- [EXERCISE] Please copy, exactly as they appear below, the lines from the one containing "United States, site lebec_CA-45." through the one containing "count: 11-50".

*** Opening RECORDED INFORMATION ***

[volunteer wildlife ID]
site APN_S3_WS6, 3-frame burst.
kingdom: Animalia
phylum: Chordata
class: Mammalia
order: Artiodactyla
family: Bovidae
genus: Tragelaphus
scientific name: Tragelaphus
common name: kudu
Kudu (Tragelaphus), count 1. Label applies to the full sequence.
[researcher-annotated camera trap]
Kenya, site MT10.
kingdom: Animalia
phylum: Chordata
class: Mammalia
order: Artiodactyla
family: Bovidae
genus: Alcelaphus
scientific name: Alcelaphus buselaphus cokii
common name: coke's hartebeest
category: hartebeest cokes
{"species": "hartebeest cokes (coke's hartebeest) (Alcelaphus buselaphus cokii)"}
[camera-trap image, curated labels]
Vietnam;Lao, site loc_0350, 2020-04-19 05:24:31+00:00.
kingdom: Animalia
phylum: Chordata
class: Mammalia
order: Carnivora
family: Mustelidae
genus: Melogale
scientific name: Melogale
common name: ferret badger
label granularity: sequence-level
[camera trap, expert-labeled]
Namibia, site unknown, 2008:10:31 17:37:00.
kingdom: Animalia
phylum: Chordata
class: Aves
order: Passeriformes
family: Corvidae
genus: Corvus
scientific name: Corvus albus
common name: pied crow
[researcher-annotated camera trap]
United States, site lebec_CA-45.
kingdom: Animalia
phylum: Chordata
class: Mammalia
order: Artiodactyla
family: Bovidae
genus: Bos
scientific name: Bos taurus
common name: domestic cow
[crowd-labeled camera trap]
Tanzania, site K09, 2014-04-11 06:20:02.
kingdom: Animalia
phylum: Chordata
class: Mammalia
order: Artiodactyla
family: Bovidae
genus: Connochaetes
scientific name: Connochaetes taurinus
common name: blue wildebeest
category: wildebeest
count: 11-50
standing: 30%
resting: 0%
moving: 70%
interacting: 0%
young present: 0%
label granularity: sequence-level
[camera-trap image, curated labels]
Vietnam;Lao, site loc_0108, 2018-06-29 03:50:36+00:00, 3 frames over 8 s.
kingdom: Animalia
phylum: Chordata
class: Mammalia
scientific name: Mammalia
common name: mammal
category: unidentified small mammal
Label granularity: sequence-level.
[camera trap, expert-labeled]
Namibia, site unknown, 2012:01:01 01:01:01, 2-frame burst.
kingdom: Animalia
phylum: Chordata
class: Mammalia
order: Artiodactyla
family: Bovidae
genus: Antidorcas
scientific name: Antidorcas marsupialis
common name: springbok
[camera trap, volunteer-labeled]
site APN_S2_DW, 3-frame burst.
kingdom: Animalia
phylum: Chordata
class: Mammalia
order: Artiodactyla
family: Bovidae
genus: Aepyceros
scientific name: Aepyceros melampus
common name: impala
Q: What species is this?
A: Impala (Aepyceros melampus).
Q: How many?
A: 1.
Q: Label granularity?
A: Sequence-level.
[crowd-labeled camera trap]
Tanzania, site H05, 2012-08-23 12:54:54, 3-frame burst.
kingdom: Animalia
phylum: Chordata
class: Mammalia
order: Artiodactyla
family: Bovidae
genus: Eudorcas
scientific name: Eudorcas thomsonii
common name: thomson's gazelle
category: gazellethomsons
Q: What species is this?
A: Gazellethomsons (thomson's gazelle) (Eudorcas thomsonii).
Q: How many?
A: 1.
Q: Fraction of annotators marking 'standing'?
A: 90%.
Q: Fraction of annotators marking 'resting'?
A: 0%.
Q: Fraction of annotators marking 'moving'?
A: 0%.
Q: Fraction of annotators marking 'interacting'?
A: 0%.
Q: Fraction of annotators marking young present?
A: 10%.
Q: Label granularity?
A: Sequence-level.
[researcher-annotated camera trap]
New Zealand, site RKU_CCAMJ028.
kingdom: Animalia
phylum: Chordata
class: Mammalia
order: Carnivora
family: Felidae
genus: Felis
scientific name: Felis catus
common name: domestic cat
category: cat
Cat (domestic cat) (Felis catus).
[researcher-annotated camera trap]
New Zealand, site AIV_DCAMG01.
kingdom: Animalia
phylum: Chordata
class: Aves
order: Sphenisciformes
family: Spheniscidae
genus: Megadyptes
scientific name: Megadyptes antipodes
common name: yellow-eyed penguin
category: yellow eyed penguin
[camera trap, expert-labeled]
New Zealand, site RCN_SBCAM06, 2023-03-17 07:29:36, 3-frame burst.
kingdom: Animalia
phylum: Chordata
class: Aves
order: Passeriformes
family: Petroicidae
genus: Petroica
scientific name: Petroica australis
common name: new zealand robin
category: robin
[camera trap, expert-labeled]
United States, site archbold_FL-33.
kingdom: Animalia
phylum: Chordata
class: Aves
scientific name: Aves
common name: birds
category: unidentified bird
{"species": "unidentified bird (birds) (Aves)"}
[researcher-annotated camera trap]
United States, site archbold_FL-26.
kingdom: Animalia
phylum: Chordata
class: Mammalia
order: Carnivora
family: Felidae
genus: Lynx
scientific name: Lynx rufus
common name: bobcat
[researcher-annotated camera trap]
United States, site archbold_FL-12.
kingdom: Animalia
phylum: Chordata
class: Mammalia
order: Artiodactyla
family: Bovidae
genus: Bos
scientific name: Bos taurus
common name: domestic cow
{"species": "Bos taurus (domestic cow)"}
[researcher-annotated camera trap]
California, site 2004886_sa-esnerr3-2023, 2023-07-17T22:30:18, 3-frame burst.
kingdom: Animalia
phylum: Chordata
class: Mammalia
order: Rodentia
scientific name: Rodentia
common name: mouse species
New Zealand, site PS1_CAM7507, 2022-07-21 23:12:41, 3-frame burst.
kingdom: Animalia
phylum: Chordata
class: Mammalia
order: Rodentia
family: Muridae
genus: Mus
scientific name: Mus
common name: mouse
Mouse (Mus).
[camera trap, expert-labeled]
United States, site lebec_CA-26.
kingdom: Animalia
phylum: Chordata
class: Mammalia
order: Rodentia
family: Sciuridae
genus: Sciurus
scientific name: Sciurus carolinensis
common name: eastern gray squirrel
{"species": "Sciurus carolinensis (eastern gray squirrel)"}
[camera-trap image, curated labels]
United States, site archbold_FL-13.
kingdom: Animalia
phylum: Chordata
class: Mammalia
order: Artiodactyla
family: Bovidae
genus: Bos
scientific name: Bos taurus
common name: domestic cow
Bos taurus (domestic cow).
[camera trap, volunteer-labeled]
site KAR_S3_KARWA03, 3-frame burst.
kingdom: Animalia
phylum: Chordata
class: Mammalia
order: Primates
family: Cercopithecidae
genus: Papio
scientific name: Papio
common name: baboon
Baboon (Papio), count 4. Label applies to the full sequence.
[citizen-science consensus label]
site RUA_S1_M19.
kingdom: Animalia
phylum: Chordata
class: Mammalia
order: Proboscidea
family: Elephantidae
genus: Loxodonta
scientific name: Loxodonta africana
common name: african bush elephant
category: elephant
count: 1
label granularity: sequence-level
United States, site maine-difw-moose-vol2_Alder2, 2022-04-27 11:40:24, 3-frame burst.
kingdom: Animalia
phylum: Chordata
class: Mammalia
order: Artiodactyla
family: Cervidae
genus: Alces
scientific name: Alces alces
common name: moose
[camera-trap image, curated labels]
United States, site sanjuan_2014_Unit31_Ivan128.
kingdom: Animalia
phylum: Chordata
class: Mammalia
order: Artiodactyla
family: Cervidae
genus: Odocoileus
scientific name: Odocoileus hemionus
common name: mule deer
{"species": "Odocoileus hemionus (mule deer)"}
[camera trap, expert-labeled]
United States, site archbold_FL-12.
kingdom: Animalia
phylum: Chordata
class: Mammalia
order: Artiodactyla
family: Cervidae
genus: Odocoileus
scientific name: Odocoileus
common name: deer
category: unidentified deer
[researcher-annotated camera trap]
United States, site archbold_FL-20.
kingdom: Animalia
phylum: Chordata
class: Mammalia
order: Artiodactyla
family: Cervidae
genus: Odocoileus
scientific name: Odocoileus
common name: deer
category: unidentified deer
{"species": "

*** Closing RECORDED INFORMATION ***

- [EXERCISE RESPONSE]
United States, site lebec_CA-45.
kingdom: Animalia
phylum: Chordata
class: Mammalia
order: Artiodactyla
family: Bovidae
genus: Bos
scientific name: Bos taurus
common name: domestic cow
[crowd-labeled camera trap]
Tanzania, site K09, 2014-04-11 06:20:02.
kingdom: Animalia
phylum: Chordata
class: Mammalia
order: Artiodactyla
family: Bovidae
genus: Connochaetes
scientific name: Connochaetes taurinus
common name: blue wildebeest
category: wildebeest
count: 11-50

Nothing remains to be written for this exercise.